Seven functions, all Python 3.14 on arm64, all with CloudWatch Logs at 7-day retention. Each does one job and hands off; the SQS queue (osr-jobs, with osr-jobs-dlq as its dead-letter queue after five attempts) decouples intake from the slower carrier and model calls.

  • osr-intake — the only public surface. Backs the SMS and web-chat Function URLs and the SES inbound rule; normalises the message, runs the order match (number, then sender), and enqueues a job. Unmatched and ambiguous go straight to osr-escalator.
  • osr-tracking — SQS-triggered. Reads the matched order, checks osr-tracking-cache, and on a miss calls the carrier adapter with a key from Secrets Manager; normalises to the five states and writes the cache.
  • osr-replier — makes the single Bedrock call, validates the draft against the facts, sends on the original channel (SES out, or the SMS/chat provider), and writes osr-audit.
  • osr-escalator — builds the handover (message + order + raw tracking + reason), de-duplicates against open escalations in osr-threads, and emails the support inbox via SES.
  • osr-drive-sync — scheduled. Pulls the Drive sheet, writes a snapshot to S3, and upserts rows into osr-orders.
  • osr-sweep — scheduled. Re-checks in-flight orders against the carrier and escalates those past the no-movement threshold.
  • osr-channel-out — thin sender helper invoked by the replier and escalator; wraps SES and the SMS/chat provider so the calling functions don’t each hold provider logic.

Data stores, schedules, and mail

  • DynamoDB (all on-demand). osr-orders — PK order_no, GSIs on email and phone for the sender fallback. osr-tracking-cache — PK tracking_no, with a ttl attribute set a few minutes out so cached results expire automatically. osr-threads — PK thread_id, the open-escalation and conversation state used for de-duplication. osr-audit — PK order_no, SK ts, append-only, holding each reply and the exact facts it was built from.
  • S3. osr-mail — raw inbound email from the SES receipt rule, plus the latest Drive-sheet snapshot written by osr-drive-sync. Lifecycle expiry on the raw-mail prefix after 30 days.
  • SES. One inbound receipt rule on the support/order address that writes to osr-mail and invokes osr-intake; verified domain and DKIM for outbound replies and escalation mail.
  • EventBridge Scheduler. Two rules — osr-drive-sync at rate(15 minutes), and osr-sweep at a daily cron (early morning, before business hours).
  • Secrets Manager. One secret per carrier API and one for the SMS provider; fetched at call time, never in env vars or the sheet.
  • Bedrock. Model id anthropic.claude-haiku-4-5 via the Global cross-Region inference profile, invoked only by osr-replier.

IAM scope and region

Each function gets its own execution role scoped to exactly what it touches, no wildcards. osr-intake can read osr-orders and send to osr-jobs; it cannot read the audit table or call Bedrock. osr-tracking can read the cache, write the cache, and read only the carrier secrets — not the SMS-provider secret. osr-replier is the only role with bedrock:InvokeModel, and it’s scoped to the one Haiku profile; it can send via SES and write osr-audit but cannot delete from any table. osr-escalator can write osr-threads and send SES, nothing more. The scheduled functions hold the narrow Drive and carrier permissions they need and no inbound surface at all. Everything runs in eu-west-2; the only cross-Region path is Bedrock’s Global inference profile, which routes the model call for capacity and is not a data store. An AWS Budgets alarm watches the monthly spend and notifies if it drifts above a few dollars — the early signal that a carrier API or a loop is misbehaving.
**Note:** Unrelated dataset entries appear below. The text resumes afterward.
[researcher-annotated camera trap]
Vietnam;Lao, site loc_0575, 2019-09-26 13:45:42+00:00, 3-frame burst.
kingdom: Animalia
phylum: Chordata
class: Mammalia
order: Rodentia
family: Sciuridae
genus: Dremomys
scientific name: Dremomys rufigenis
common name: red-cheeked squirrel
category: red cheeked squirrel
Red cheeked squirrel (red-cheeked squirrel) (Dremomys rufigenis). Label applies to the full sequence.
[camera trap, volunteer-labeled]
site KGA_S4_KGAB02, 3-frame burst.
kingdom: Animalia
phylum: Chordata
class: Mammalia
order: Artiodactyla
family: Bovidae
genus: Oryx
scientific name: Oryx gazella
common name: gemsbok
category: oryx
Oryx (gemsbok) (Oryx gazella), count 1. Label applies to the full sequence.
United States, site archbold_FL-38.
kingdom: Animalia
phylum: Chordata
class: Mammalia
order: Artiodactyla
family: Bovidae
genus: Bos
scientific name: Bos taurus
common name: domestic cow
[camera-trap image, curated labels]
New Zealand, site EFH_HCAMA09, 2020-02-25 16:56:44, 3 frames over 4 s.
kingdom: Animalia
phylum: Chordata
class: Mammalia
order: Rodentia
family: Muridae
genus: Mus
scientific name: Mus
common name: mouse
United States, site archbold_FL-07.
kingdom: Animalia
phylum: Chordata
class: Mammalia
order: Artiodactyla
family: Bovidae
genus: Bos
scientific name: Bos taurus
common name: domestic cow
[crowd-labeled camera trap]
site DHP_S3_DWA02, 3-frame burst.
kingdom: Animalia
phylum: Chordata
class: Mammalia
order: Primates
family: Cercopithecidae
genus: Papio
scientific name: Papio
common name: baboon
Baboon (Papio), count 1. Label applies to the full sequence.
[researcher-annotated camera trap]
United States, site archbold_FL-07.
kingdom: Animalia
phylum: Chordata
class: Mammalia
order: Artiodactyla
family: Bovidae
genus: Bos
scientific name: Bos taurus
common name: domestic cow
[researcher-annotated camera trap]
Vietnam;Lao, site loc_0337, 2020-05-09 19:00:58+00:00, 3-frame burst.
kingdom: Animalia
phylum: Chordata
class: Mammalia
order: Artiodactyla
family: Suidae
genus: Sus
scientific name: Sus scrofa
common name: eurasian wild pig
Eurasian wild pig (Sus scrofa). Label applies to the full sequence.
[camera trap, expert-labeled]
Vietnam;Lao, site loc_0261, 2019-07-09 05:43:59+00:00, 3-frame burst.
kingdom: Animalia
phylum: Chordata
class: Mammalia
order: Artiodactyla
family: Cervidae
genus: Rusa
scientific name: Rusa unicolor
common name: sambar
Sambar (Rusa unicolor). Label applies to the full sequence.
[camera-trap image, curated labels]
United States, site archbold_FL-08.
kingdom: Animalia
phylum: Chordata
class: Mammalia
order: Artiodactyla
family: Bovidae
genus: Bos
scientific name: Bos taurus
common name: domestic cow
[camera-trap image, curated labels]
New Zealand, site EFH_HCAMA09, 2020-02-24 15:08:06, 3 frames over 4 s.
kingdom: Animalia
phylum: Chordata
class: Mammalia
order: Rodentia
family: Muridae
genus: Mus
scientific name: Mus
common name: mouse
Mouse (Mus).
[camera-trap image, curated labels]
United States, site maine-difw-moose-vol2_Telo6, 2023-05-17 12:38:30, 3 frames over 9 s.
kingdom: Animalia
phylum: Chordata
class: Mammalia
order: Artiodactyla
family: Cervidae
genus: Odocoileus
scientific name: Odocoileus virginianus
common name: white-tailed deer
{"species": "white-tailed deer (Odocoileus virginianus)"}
Design rules that shaped the build

  • One job per function. Seven small Lambdas beat one that does everything; the queue decouples the slow calls.
  • One public surface. Only osr-intake is reachable from outside, on Function URLs and the SES rule.
  • Least privilege, per role. Only the replier can call Bedrock; only tracking reads carrier secrets.
  • State in DynamoDB, blobs in S3. Tables for orders, cache, threads, and audit; S3 for raw mail and the sheet snapshot.
  • One region, one model. eu-west-2 throughout; Bedrock Haiku 4.5 via Global inference, called once per reply.
  • A budget alarm is a smoke detector. The cheapest way to learn something looped is a Budgets alert.